Questa è la parte più triste e penosa del racconto. Per ritrovare il lavoro perduto Daniele crede di poter contare sui rappresentanti delle istituzioni e sulle alte cariche dello Stato, ma il risultato è sconfortante. Come ci racconta nel corso di una lunga telefonata, la presidenza della Regione siciliana dell’era Crocetta lo rinvia al sindaco di Palermo Leoluca Orlando, che si limita a riceverlo; con l’attuale governatore, Nello Musumeci, ex presidente della Commissione regionale antimafia, dopo un contatto via Messenger e varie mail e raccomandate non riesce nemmeno a parlare; la presidenza della Repubblica lo rimanda alla Procura di Palermo; la presidente della Camera Laura Boldrini lo cerca per un generico messaggio di solidarietà dopo la messa in onda del servizio di Stefania Petyx; e la presidenza del Consiglio (Matteo Renzi capo del governo) lo indirizza ad Addiopizzo come se un’associazione antimafia fosse un’agenzia di collocamento.

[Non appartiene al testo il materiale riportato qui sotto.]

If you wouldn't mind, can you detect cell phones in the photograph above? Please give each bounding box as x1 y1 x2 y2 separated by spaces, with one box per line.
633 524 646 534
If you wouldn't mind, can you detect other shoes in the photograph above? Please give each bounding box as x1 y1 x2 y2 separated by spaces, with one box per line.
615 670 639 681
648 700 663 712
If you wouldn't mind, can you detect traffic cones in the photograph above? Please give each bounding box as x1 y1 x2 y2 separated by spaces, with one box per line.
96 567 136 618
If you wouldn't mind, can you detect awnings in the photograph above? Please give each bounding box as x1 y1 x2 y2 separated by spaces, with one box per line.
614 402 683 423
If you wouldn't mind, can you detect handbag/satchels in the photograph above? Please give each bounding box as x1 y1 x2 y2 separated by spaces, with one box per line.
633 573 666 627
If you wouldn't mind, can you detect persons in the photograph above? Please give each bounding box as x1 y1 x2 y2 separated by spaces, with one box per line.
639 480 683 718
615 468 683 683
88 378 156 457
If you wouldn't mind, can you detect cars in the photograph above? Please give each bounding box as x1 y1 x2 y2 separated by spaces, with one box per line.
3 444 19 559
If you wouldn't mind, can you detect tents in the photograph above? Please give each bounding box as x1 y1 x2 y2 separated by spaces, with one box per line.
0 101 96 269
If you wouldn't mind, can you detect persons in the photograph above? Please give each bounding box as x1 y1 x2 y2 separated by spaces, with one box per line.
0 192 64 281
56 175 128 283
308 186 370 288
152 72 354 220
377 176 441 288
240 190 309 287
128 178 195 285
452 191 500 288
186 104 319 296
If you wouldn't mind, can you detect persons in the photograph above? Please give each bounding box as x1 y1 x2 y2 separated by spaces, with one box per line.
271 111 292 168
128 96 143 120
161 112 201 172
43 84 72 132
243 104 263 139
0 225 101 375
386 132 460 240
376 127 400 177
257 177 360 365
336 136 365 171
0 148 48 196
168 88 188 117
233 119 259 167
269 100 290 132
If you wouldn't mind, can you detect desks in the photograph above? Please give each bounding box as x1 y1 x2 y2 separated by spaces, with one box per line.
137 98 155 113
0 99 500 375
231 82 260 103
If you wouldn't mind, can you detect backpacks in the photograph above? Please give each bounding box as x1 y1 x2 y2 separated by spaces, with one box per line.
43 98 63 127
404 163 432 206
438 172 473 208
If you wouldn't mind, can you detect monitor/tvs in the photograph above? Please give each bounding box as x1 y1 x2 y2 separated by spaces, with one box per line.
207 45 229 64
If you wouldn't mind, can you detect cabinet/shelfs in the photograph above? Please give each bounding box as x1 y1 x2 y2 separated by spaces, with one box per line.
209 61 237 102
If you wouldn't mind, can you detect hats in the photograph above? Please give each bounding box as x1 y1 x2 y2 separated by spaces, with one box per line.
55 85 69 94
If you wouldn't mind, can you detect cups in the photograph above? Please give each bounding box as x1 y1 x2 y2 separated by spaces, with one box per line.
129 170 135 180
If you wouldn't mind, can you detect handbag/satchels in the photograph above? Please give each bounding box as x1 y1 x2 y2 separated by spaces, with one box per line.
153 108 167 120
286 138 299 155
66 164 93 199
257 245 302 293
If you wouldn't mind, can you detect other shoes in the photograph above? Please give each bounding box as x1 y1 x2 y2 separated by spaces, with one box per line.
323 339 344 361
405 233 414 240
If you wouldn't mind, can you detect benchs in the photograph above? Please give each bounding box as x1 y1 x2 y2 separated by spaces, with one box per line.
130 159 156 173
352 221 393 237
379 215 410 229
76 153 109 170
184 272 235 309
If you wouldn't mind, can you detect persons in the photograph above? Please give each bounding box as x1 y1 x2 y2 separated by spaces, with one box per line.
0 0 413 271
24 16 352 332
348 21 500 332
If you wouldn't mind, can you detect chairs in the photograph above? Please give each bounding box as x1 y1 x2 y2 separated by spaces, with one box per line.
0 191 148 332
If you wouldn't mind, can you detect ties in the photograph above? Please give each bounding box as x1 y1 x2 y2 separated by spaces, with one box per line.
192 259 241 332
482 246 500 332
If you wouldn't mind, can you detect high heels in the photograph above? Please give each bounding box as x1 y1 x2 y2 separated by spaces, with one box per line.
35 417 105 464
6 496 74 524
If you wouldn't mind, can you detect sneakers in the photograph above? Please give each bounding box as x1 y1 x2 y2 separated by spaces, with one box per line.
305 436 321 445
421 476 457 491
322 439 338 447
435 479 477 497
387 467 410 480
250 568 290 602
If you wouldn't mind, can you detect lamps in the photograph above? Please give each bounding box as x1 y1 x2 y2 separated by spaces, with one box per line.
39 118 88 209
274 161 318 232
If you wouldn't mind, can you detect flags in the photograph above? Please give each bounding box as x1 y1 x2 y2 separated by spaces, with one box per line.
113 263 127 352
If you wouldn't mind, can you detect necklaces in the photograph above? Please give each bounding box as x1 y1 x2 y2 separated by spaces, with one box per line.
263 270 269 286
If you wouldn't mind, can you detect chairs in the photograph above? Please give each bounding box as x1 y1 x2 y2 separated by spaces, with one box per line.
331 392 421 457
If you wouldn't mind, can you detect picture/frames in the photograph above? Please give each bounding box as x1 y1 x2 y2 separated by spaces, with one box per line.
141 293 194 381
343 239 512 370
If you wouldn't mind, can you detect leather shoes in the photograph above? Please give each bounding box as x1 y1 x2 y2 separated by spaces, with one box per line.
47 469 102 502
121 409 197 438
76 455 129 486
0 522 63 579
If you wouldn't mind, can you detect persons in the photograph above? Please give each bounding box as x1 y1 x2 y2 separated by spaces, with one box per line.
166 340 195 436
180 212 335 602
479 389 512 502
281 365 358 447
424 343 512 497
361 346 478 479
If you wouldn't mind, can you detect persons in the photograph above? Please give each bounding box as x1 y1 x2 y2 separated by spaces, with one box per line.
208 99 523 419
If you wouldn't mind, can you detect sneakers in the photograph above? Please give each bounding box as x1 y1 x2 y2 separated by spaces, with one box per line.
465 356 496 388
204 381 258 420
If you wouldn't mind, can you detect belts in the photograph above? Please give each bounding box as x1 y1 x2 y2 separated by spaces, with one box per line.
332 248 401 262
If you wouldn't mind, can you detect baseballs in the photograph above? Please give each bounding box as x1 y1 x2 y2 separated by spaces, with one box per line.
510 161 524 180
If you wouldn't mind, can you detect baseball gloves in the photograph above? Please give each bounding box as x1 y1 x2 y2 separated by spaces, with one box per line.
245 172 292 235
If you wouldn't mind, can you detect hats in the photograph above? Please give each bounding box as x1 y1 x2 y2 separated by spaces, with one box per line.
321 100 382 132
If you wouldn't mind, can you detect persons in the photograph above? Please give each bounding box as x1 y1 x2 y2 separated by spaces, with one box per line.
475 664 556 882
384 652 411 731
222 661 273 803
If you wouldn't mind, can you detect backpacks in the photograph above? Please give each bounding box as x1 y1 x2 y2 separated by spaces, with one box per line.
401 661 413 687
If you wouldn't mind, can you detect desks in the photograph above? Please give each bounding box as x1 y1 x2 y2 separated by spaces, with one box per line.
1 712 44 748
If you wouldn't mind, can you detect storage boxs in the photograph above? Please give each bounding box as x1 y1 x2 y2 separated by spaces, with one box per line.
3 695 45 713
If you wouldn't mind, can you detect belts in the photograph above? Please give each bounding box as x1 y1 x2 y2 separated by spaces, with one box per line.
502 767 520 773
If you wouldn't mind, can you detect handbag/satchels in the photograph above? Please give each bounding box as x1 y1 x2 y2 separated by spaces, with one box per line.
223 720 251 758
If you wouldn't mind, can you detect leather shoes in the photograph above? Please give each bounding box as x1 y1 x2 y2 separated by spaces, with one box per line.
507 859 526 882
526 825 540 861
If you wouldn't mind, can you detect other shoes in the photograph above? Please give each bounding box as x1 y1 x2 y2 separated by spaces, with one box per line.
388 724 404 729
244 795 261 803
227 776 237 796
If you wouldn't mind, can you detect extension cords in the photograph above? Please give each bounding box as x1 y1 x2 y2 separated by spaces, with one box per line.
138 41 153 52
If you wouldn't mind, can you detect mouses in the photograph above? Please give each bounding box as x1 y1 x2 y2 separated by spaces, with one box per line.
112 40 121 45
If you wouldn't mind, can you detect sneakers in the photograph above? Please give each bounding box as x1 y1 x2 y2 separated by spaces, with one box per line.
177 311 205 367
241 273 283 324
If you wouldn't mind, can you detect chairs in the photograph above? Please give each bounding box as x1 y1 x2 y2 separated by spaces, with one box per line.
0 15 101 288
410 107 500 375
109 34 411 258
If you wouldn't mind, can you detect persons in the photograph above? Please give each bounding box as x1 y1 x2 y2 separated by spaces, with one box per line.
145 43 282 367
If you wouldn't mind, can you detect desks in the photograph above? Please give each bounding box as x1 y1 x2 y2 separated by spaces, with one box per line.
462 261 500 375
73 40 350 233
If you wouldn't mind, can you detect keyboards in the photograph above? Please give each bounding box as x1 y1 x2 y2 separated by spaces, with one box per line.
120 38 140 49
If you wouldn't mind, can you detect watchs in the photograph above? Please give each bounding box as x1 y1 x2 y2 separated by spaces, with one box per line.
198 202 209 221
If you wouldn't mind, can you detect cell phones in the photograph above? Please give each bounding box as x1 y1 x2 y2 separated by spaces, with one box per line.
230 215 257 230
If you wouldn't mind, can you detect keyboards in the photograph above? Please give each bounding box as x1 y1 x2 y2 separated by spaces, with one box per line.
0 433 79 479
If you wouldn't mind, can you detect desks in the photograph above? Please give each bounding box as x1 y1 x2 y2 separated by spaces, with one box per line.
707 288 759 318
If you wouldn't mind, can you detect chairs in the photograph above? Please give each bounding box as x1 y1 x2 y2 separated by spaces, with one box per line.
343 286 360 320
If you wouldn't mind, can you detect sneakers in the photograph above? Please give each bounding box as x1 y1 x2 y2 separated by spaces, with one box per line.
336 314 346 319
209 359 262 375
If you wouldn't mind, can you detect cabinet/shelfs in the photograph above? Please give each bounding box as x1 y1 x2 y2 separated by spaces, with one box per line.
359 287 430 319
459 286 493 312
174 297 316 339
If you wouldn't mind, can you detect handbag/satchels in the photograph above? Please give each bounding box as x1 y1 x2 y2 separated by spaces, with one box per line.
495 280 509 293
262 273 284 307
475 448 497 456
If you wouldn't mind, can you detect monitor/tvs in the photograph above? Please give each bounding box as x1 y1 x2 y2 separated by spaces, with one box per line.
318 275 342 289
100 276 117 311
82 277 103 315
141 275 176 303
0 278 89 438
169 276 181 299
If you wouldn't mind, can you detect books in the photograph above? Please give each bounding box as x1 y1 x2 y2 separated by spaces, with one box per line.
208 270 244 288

Le conclusioni sono disperate, di un pessimismo apparentemente senza scampo:

Non mi posso fidare di questo Stato, oggi mi vergogno di essere italiano e siciliano, mi vergogno di dover vivere con le mie paure e di essere inseguito da debiti maturati non per colpa mia, mi vergogno di essere disoccupato nonostante un lavoro me lo sia creato, un lavoro che prima delle mie denunce stavo riuscendo a far decollare. Mi vergogno di dover fare qualsiasi lavoro in nero mi capiti … Oggi mi chiedo solamente da che parte stia lo Stato, se dalla parte di chi denuncia la mafia oppure dalla parte dei mafiosi … Voglio continuare a lottare perché sarebbe troppo facile e da codardi dire ‘basta’, e darei solamente una soddisfazione in più a uno Stato assente e complice”.